Le sociologue Robert Michels a par ailleurs mis en évidence le caractère non démocratique du fonctionnement des partis politiques. Bernard Manin commente cette analyse dans son essai (PGR, p. 265) : « Michels montrait, et dénonçait avec force, la distance séparant les dirigeants et la base dans le plus prestigieux et le plus puissant des partis de masse et de classe. Il démontrait que, même si les dirigeants avaient une origine ouvrière, ils menaient en fait une vie de petits-bourgeois et non de prolétaires. Michels n’établissait pas seulement que les leaders devenaient différents une fois qu’ils avaient atteint leur position de pouvoir, il soulignait aussi qu’ils étaient initialement différents de leurs compagnons. Le parti, affirmait Michels, fournit aux « membres les plus intelligents [de la classe ouvrière] » un « levier pour leur ascension sociale » ; il assure la promotion de « certains de ses [du prolétariat] éléments les plus capables et les plus avisés ». À l’aube de l’ère capitaliste, ces ouvriers « plus intelligents et plus ambitieux que les autres » seraient devenus de petits entrepreneurs, maintenant ils deviennent des bureaucrates du parti. Le parti est ainsi dominé par une élite « déprolétarisée », profondément différente de la classe ouvrière. Cette élite, cependant, accède au pouvoir sur la base de talents et de compétences particuliers : le militantisme et le talent organisationnel. »

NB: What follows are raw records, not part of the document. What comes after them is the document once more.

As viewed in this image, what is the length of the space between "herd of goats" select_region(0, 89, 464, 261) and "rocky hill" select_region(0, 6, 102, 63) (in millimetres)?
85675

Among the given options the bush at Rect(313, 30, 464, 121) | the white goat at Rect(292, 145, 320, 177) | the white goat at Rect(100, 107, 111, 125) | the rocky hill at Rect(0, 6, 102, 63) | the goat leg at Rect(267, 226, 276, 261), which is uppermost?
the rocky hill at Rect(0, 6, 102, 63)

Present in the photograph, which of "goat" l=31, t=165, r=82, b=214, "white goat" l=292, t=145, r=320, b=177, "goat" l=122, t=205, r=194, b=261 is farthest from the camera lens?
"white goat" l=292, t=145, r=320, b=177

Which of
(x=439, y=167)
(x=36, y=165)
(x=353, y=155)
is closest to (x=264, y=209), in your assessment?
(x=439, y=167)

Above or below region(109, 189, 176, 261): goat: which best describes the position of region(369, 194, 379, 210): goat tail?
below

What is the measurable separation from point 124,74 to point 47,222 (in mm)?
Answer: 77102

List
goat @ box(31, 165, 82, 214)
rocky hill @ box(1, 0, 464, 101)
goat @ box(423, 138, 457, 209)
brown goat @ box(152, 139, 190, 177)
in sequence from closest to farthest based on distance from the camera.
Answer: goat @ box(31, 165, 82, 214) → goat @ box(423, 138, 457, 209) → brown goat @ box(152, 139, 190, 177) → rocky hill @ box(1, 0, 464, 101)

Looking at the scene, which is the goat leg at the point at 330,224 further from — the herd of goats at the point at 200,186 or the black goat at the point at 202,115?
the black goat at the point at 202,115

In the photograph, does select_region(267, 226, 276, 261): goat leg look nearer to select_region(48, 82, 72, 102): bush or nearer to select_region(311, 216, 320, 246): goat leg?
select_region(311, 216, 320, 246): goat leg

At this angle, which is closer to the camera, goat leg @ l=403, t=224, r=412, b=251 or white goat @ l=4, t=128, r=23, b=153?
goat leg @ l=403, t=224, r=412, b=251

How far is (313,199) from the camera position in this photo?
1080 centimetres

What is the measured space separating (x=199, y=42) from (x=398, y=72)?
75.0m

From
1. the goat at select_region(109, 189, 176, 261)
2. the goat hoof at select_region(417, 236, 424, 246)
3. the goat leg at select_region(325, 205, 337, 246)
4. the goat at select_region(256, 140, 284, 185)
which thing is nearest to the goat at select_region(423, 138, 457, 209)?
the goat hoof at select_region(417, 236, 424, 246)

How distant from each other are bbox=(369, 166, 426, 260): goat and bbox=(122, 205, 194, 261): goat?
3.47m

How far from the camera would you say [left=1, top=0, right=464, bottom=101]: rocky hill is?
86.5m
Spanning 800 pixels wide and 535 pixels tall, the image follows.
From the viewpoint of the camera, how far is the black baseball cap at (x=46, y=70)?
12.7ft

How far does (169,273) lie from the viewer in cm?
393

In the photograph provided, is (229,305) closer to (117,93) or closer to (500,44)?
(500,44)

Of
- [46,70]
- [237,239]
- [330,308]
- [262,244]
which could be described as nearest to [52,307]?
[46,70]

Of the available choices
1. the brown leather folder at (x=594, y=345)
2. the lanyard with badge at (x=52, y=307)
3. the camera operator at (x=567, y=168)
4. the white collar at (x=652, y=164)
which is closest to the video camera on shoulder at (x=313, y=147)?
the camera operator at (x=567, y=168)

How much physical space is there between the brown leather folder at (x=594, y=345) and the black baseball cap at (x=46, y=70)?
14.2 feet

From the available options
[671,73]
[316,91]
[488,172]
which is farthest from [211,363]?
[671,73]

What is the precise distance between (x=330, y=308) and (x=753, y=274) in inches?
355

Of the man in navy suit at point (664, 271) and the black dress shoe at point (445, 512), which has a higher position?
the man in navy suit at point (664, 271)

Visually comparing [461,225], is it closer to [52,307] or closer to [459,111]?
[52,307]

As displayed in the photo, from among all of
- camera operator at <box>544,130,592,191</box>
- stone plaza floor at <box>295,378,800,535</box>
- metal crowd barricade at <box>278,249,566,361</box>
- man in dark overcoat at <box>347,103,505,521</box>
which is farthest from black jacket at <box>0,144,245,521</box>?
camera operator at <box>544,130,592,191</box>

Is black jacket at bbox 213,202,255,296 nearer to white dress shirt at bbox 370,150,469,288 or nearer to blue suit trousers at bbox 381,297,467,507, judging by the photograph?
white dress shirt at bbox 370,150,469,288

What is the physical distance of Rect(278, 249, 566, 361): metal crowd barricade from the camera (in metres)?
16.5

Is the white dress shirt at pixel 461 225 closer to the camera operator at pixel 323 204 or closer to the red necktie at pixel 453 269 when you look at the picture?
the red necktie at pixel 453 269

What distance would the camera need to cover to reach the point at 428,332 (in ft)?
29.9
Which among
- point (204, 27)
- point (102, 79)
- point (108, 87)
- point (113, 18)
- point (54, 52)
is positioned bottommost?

L’analyse lucide de Robert Michels vaut également pour les partis bourgeois. Ces derniers sont seulement situés plus haut sur l’échelle sociale. Comment des organisations dont le mode de fonctionnement est antidémocratique pourraient-elles promouvoir la démocratie ? De l’extrême gauche à l’extrême droite les partis politiques volent au peuple le pouvoir qui lui revient de droit. Nous vous rappelons que le sens étymologique du terme « démocratie » est « souveraineté du peuple » et non « souveraineté des membres des partis politiques », ni « souveraineté des élus du peuple ». Par conséquent, il ne saurait y avoir de démocratie aussi longtemps que les partis existeront. Ils doivent disparaître de la scène politique. Or, le meilleur moyen pour en venir à bout est de transformer tous les électeurs en promoteurs du principe du tirage au sort. Sachez que les partis politiques brillèrent par leur absence pendant les deux siècles où la démocratie, fondée sur le principe du tirage au sort, régna à Athènes.

 

4. LA CINQUIÈME RÉPUBLIQUE FRANÇAISE DOIT DEVENIR LA PREMIÈRE RÉPUBLIQUE DÉMOCRATIQUE FRANÇAISE ET NON LA SIXIÈME RÉPUBLIQUE FRANÇAISE

 

La plupart des Français ignorent que le concept de république est assimilable au concept de gouvernement non représentatif et non au concept de démocratie. Bernard Manin, commentant des propos de James Madison, le Père de la Constitution des États-Unis, définit cette différence dans Principes du gouvernement

représentatif (p. 153) : « Ce qui différencie une république d’une démocratie n’est donc pas seulement l’existence d’un corps de représentants, c’est aussi que les représentants forment un corps « choisi ».

Comme autrefois Giucciardini, Madison joue ici, à l’évidence, sur le double sens du terme « choisi » : les représentants sont choisis, au sens littéral, puisqu’ils sont élus, mais ils appartiennent aussi au cercle choisi des citoyens distingués. En ce second sens, ils sont distincts et différents de leurs concitoyens. » La définition que le dictionnaire Larousse donne du mot « république » nous confirme que la république n’est pas la démocratie : « Forme d’organisation politique dans laquelle les détenteurs du pouvoir l’exercent en vertu d’un mandat conféré par le corps social. » Par conséquent, contrairement aux membres de certains partis politiques, nous ne devons pas appeler de nos vœux l’avènement de la Sixième République, car celle-ci, comme la Cinquième République, relèverait du gouvernement non représentatif. Néanmoins, l’étymologie du terme « république » nous permet de le conserver dans l’appellation du futur régime politique. Le mot « république » vient en effet du latin res publica qui signifie « chose publique ». La république peut donc être considérée comme l’objet sur lequel s’exerce la souveraineté du peuple. Aussi ne ferions-nous pas preuve d’incohérence en réclamant l’avènement de la Première République Démocratique française.